Ckeditor5: Raw HTML embedding

Created on 2 Oct 2020  ·  21Comments  ·  Source: ckeditor/ckeditor5

📝 Provide a description of the new feature

An idea of the feature is the ability to paste any HTML markup to the editor that will be displayed as a widget in the editing area and the raw HTML in the output data.

View:

<p>Paragraph</p>
<div class="ck-widget">
<!-- HTML Markup -->
</div>

editor.getData()

<p>Paragraph</p>
<!-- HTML Markup -->

Most probably, in the view, we will generate a preview that the user will not be able to interact with.


If you'd like to see this feature implemented, add a 👍 reaction to this post.

ux feature

Most helpful comment

UI/UX proposal

I'm for the inline editing strategy, as suggested by @pkwasnik. It sounds simple and if we pull it off this will lay the groundwork and pave the way for the code snippet feature (editing in a black-box inside editor content but beyond engine's reach).

But first, let's see if there are some serious blockers in this approach.

Views

Adding and editing the embed

An afterthought: this widget needs a selection handler (like tables).

Previewing the raw content

UX enhancements related to sanitization

Risks

  • The toolbar icon may be a challenge. We already used both designs that would make sense so we need to come up with some new idea

All 21 comments

I think gathering usage ideas would be awesome. The first thing that came to my mind are:

  • Some HTML snippets taken from other sites. Sometiemes, you can embed a piece of code - similar to MediaEmbedd but you could paste any content. I can think only of YouTube's "embed" in the share menu as an example (much better would be media embed for this) but a similar "embed on your webpage" is also available from other sites.
  • Google AdWords snippets (ad boxes). It _might_ be useful to allow users to insert an ad box inside an article.

This rise a question - should we allow JS in there? If yes - document it as a potential security risk.

This rise a question - should we allow JS in there? If yes - document it as a potential security risk.

The same could happen with iframe. However, the script tag is more dangerous I guess. So the question is, should we filter (somehow) the pasted HTML?

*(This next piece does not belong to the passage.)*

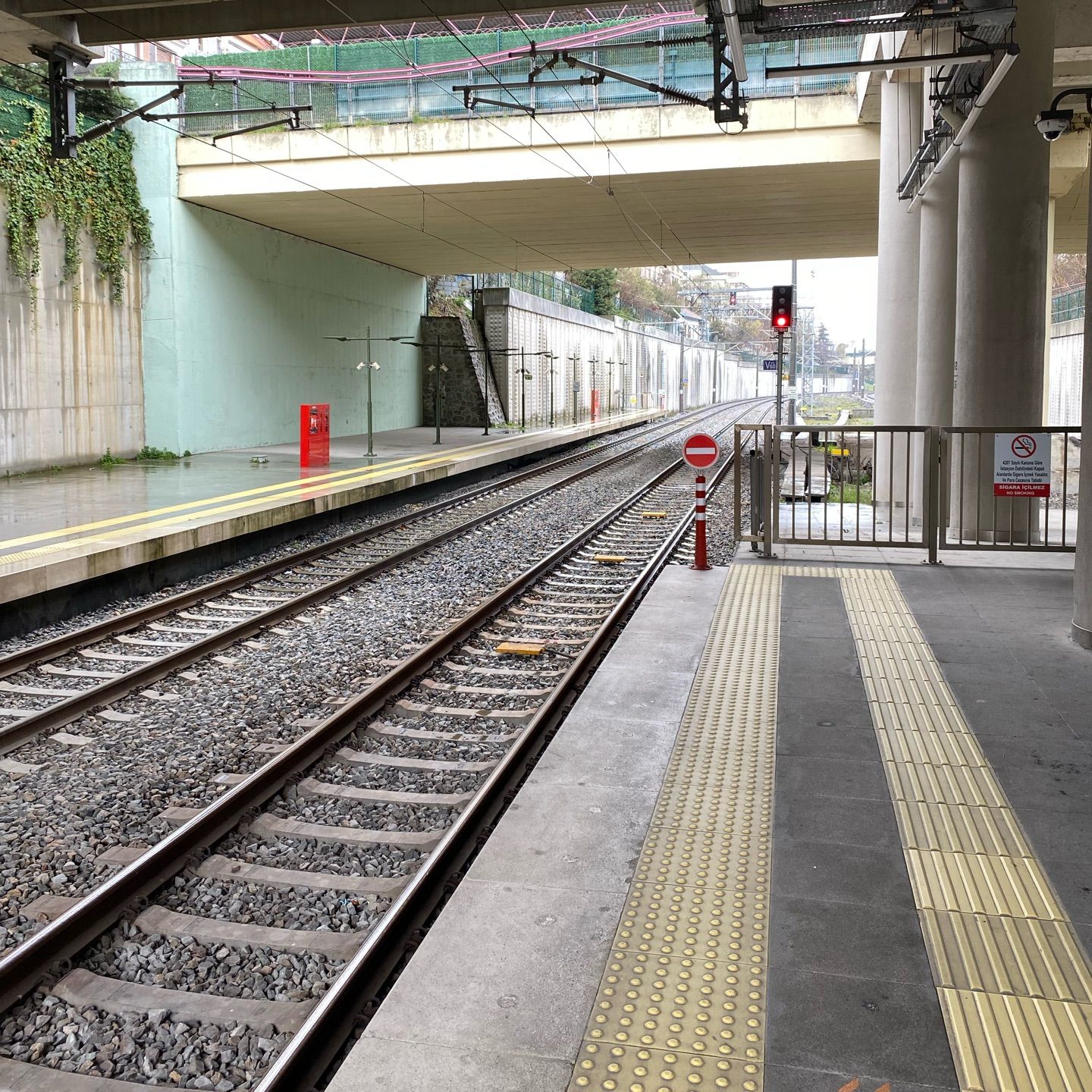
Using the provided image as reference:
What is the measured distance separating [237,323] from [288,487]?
8701mm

Much sites should be able to be embedded using OEmbed or services like iframely → https://iframely.com/embed/https%3A%2F%2Fblog.comandeer.pl%2F

Additionally nearly every kind of embed uses JS in some form (see the example above), so stripping JS out of the pasted content could make the whole thing pretty useless. At the same time keeping JS can be dangerous…

Notes from my sync with @pomek:

  • Now: Handling <div class="raw-html-embed">.

    • Figure out a good class name.

    • Do we need a <figure>?



      • If someone wants to embed an iframe with a video, then perhaps we could.


      • If a script tag, then definitely not...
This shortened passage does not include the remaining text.